Hardening the LiquidFiles virtual appliance
LiquidFiles aims to be secure on default, and it is. And there are a couple of things you can do to improve the security on your LiquidFiles system.
Add an Ubuntu Pro License
If you're interested in security or compliance, we recommend that you sign up for and enable an Ubuntu Pro license to enable commercial support from Ubuntu as well as additional security mesures for compliance with certifications such as: DISA-STIG, FedRamp, NIST, Sarbanes-Oxley (SOX), HIPAA, FISMA, Center for Internet Security (CIS), Common Criteria, PCI, ISO 27001, FIPS 140 and Cyber Essentials.
Use Public Hostname in URLs
We recommend that you set the setting Use Public Hostname in URLs in Admin → System → Hostname & URL. The reason this setting isn't set as default is that firstly it makes it impossible to use the Getting Started function in LiquidFiles before a proper Public Hostname has been configured and working in your environment. You also need to be careful with this setting if you use a reverse proxy as it may cause a redirect loop. Enabling this setting will improve security as it address a couple of low risk vulnerabilities, Host Header Injection, and Leaking Private IP Address.
Defaults or Recommendations that sometimes gets changed
Automatic Updates
The default setting is that Automatic Updates are enabled, and we recommend that you keep it that way.
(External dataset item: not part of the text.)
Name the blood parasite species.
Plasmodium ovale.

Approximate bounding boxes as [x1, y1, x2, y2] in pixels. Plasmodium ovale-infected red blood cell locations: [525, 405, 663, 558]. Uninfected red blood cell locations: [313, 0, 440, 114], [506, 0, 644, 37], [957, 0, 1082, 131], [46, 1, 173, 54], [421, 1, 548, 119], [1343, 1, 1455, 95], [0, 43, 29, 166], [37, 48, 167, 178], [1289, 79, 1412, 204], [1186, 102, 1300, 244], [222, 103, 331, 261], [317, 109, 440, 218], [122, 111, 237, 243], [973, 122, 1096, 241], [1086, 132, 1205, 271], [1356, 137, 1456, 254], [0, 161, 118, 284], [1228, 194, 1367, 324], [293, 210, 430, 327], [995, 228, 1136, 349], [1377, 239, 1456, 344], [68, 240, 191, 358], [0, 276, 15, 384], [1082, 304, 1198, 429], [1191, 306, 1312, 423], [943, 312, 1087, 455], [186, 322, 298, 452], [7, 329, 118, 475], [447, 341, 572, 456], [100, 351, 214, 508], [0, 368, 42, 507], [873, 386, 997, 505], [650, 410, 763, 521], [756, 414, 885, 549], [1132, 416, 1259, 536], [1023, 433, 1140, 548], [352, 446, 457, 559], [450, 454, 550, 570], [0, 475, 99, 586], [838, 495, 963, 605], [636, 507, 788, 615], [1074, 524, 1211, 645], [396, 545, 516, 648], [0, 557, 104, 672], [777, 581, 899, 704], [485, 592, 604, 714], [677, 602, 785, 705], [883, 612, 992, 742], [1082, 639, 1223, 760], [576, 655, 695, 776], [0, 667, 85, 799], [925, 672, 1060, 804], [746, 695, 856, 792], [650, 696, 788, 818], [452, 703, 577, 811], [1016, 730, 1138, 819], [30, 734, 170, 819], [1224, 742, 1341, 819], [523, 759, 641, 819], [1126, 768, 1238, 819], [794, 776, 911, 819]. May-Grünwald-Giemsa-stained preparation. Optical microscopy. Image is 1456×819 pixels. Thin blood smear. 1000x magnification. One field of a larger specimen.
Some organizations think it will improve security if they manually test each release themselves before enabling it. This is good in both theory and practice if you are one of those rare organizations that call pull this off consistently. More often than not though, we come across systems that hasn't been updated in 3 years because of this belief but where the practice doesn't follow and since often LiquidFiles systems "just work", it never gets looked at and therefore never updated. Unless you have the discipline to actually do this consistently, security will be much improved if you keep automatic updates enabled.
Reverse Proxy using http
Some people still believe that performance will improve using "SSL Offloading" to a reverse proxy. On modern system using modern technologies, this just isn't true any more. Modern CPU has been optimized for chryptographic calculations and with HTTP/2 (only available over https) it will reuse connections making SSL/TLS renegotiations much less frequent so with a modern system like LiquidFiles, performance will almost certainly be improved if you use https.
Also, without the setting Force HTTPs in Admin → System → Hostname & URL, it's not possible to enable Secure Cookies and HSTS. So for both security and performance reasons, we recommend using https when using reverse proxies.
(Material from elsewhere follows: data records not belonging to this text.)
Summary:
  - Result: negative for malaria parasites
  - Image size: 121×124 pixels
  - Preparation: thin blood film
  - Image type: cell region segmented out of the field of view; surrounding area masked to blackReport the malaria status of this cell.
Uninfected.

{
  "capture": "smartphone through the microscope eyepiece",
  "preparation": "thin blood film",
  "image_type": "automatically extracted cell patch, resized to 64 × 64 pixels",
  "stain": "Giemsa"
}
Sign Up for the LiquidFiles Maillist
We have a low volume Mailist where we mainly announce primarily version updates. Should there be any important updates that we need to announce, the Maillist will be the fastest and easiest way for you to learn update such updates from us.
Admin Security
Admin Networks
If you can, you can limit the networks Administrators can access both the web interface and the SSH Admin interface. The Admin web interface limit is configured in Admin → Configuration → Settings, in the Advanced tab. The SSH Admin access limit is configured in Admin → System → Console.
Sysadmin Access
We've lost count many times over the amount of support requests we get along the lines of — we've made some change with our Active Directory and now no one, including no administrators can login to LiquidFiles. While you can either add a new locally authenticated Sysadmin account by logging in to the console and run ft add_admin, or ft reset_admin to reset the first sysadmin account. The easiest way by far is to ensure you have at least one Sysadmin account that can access LiquidFiles that does not rely on any external authentication mechanism so you can login and start troubleshooting.
Multi-Factor Authentication
For day-to-day admin accounts, it's a good idea to enable one of the Multi-Factor Autentication mechanisms in LiquidFiles.
Conclusion
As you can see, there's not a lot of things to be done to a default LiquidFiles system. And if you follow these steps, you can still improve security for your system.